Key Technical Innovations

Direct Bitwise FP4-to-FP8 Conversion:
- Instead of converting FP4 $\to$ BF16 $\to$ FP8 (which is slow), the authors designed a direct bit-wise conversion algorithm.
- Bit-level Remapping: Unpacks sign, exponent, and mantissa from FP4 (E2M1) and directly maps them to FP8 (E4M3) using integer arithmetic.
- Hierarchical Scaling Alignment: Addresses the mismatch in block sizes (32 for FP4 vs. 128 for FP8). It selects a target scale from four source FP4 blocks and adjusts exponents hierarchically to preserve numerical equivalence without floating-point exponentiation.
Specialized CUDA Kernels:
- BF16ToFP4Row: Performs row-wise quantization and packing into uint8 containers.
- FP4RowToFP8Row: De-quantizes packed FP4 activations back to FP8 for standard GEMM.
- FP4RowToFP8Col (Fused): A critical kernel for weight gradient ( $W_{grad}$ ) computation. It fuses de-quantization, matrix transposition, and re-quantization into a single step, eliminating intermediate global memory writes and reducing bandwidth consumption by ~3x compared to naive baselines.
Layout-Aware Optimization:
- The framework handles "ragged" MoE tensors (variable token counts per expert) natively.
- It generalizes scale handling to support byte-addressable integer scales (UE8M0) rather than assuming FP32 scales, optimizing buffer allocation for RDMA and NVL transfers.

3. Key Contributions

First Production-Scale FP4 on Hopper: Demonstrated the first successful deployment of software-emulated MXFP4 for MoE training on Hopper GPUs without native 4-bit support.
Novel Conversion Algorithm: Introduced a loss-neutral, direct FP4-to-FP8 conversion algorithm that eliminates BF16 intermediates and aligns hierarchical scaling factors.
Optimized Kernel Suite: Developed fused CUDA kernels that handle layout transformations (transposition) and quantization simultaneously, significantly reducing memory traffic.
Communication Strategy: Reduced expert-parallel communication payload by ~50% by packing two FP4 values into a single byte and using 8-bit integer scales.

4. Experimental Results

Experiments were conducted on a 671B parameter MoE model (DeepSeek-V3 configuration) using a 32-node cluster (256 Hopper GPUs).

Memory Efficiency:
- Reduced peak activation memory by 14.8% (saving 11.8 GB) compared to strong FP8 baselines.
- This memory headroom allowed the system to relax the recomputation strategy (checkpointing only the MLA Up-Projection), which caused Out-of-Memory (OOM) errors in BF16 and FP8 baselines.
Training Throughput:
- Achieved 1,302 tokens per GPU per second (TGS), a 12.5% improvement over the best feasible FP8 baseline (1,157 TGS).
- Compared to BF16, the speedup was 16.0%.
Convergence:
- The method achieved convergence strictly comparable to BF16 and FP8 baselines.
- Loss deviation was minimal (+0.61% relative to BF16), proving numerical stability despite aggressive quantization.
Kernel Performance:
- Fused kernels achieved 1.6x–1.9x speedup over naive sequences of separate operations.
- For MoE expert layers (the compute-heavy path), the custom implementation was 1.43x–1.53x faster than the standard Transformer Engine FP8 baseline, effectively amortizing the overhead seen in standard linear layers.

5. Significance

This work bridges the gap between the theoretical efficiency of FP4 and the reality of current hardware deployments.

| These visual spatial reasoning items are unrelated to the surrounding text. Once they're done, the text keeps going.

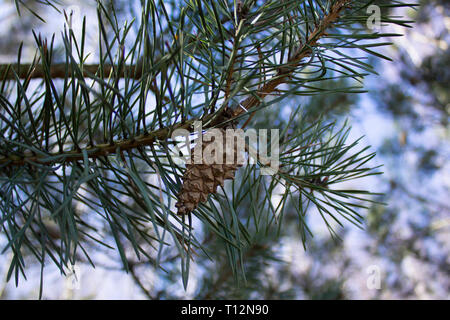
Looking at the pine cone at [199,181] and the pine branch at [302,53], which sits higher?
the pine branch at [302,53]

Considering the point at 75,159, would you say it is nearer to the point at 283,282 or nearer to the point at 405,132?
the point at 283,282

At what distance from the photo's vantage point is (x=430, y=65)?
1958 mm

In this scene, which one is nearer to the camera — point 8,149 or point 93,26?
point 8,149

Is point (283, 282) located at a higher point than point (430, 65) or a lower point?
lower

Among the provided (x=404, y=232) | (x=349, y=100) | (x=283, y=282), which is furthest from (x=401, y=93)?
(x=283, y=282)

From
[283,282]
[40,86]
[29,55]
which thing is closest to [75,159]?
[40,86]

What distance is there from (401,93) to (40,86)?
2046 millimetres

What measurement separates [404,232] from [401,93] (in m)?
0.77

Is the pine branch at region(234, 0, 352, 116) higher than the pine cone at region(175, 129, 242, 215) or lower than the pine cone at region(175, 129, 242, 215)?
higher

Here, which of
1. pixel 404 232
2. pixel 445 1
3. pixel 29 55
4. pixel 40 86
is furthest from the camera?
pixel 404 232

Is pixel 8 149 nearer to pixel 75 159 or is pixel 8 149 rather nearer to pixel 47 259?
pixel 75 159

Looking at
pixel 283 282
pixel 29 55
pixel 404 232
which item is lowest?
pixel 283 282

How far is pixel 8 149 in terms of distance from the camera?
11.9 inches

Immediate Impact: It allows organizations using existing Hopper GPU clusters to train larger models or use larger batch sizes without waiting for Blackwell hardware.
System Design Insight: It demonstrates that software-hardware co-design (specifically, asymmetric precision flows and fused kernels) can overcome hardware limitations.
Scalability: The method validates that FP4 is viable for trillion-parameter scale models, offering a clear path to further reduce the memory and bandwidth bottlenecks that currently limit the scaling of MoE architectures.